Far from being a box-ticking exercise, commercial awareness is a way of thinking: you’ll use it not just to get a vacation scheme or training contract, but throughout your law career.
Simply defined, commercial awareness means staying up-to-date on daily happenings and developments in the commercial world in which many of their clients are operating. A lot of students conflate reading the news with being commercially aware, but there are some further steps to take beyond just memorising articles. As you read, you’ll need to think about value; consider how businesses function internally; understand how businesses interact with, compete with and coexist alongside each other; and figure out how external factors affect businesses. Not every article you read will address all of these points, but whether you’re reading a three-line news update or a 1,500 word long-form analysis, these are the concepts you should be on the lookout for.
Commercial awareness is an important trait at every stage of your career, from the training contract right the way up to partner level. You’ll be qualified to give legal advice, but your client is not a legal expert. You’ll need to take your own expertise and match it up with their expertise. This means you’ll need to have a strong understanding of what your client does: how they’re looking to add value, how their business works, who their competitors are, and what external factors they’re grappling with. “Innovation isn’t necessarily the first word which springs to mind when people think of lawyers, but so many working in the legal profession regularly have to think creatively when dealing with legal or business problems for their clients”, says Matthew Kay, director of Vario from Pinsent Masons.
It’s also important to be commercially aware because a law firm is, in itself, a business.
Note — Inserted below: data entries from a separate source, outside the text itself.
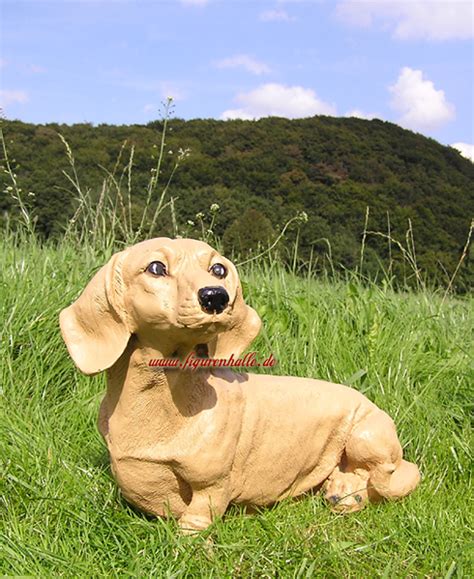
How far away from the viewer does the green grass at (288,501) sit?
1.69m

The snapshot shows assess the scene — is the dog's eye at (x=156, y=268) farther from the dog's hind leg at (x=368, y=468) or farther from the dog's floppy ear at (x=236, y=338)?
the dog's hind leg at (x=368, y=468)

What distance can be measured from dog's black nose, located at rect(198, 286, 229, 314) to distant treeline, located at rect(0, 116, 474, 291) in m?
4.68

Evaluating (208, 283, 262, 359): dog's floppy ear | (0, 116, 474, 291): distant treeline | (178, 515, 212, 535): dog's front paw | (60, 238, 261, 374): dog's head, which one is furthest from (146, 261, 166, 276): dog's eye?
(0, 116, 474, 291): distant treeline

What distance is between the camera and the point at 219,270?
5.00 ft

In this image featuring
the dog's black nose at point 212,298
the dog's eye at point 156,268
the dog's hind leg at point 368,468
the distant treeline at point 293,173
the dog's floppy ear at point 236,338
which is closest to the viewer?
the dog's black nose at point 212,298

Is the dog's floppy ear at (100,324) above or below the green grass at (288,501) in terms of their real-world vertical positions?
above

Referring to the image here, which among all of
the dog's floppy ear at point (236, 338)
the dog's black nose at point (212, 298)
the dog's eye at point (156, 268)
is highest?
the dog's eye at point (156, 268)

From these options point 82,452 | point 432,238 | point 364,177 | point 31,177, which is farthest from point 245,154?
point 82,452

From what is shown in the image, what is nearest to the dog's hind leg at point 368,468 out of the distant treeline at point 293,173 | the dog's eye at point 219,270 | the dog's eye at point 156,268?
the dog's eye at point 219,270

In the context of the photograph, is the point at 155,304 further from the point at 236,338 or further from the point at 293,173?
the point at 293,173

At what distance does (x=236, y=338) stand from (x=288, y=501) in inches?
25.5

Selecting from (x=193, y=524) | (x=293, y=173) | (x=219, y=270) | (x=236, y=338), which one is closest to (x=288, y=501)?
(x=193, y=524)

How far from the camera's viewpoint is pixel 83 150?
31.6ft

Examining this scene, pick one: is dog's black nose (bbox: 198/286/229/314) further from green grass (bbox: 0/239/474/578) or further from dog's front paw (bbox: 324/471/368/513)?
dog's front paw (bbox: 324/471/368/513)
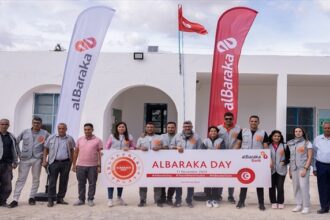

Grasping the intricacies of your future place of employment will enable you to add value, make money, and ultimately progress within the firm. “Since joining [my] firm I’ve developed a much more commercial mind—I think about client's problems in the context of their businesses and industries, rather than as an academic issue”, says Amma Boakye, an associate at Hogan Lovells. “Clients expect us to be technically excellent—but they value lawyers who can provide commercially relevant solutions and help them to remain successful.”
The multifaceted nature of the media should show you that commercial awareness can’t be gleaned from memorising a finance article word-for-word to regurgitate at interview. You’ll need to absorb the fluctuations of business and the market over a long period of time, supplementing your academic knowledge with your commercial findings. Which means you need to start now, to prove that you’ve been tracking issues over a period of time.
Sadly, commercial awareness questions aren’t always going to be as easy as “in what way are you commercially aware?”. Some commercial awareness questions will be very specific, asking you the difference between a merger and an acquisition, or to define what private equity means. Other times, you’ll be presented with a case study and invited to analyse it from a commercial perspective. Some application forms won’t even use the words “commercial awareness”, they will expect you to demonstrate it in your answer to questions like “why have you chosen to apply to this firm?”
Whatever kind of question you’re working with, it’s important to look at the context. Think about how value is generated, what external factors are at play, and any competitors involved. The better your commercial awareness, the more you’ll start to unconsciously show it, in what you choose to speak about at interview, and the examples you refer to in application forms.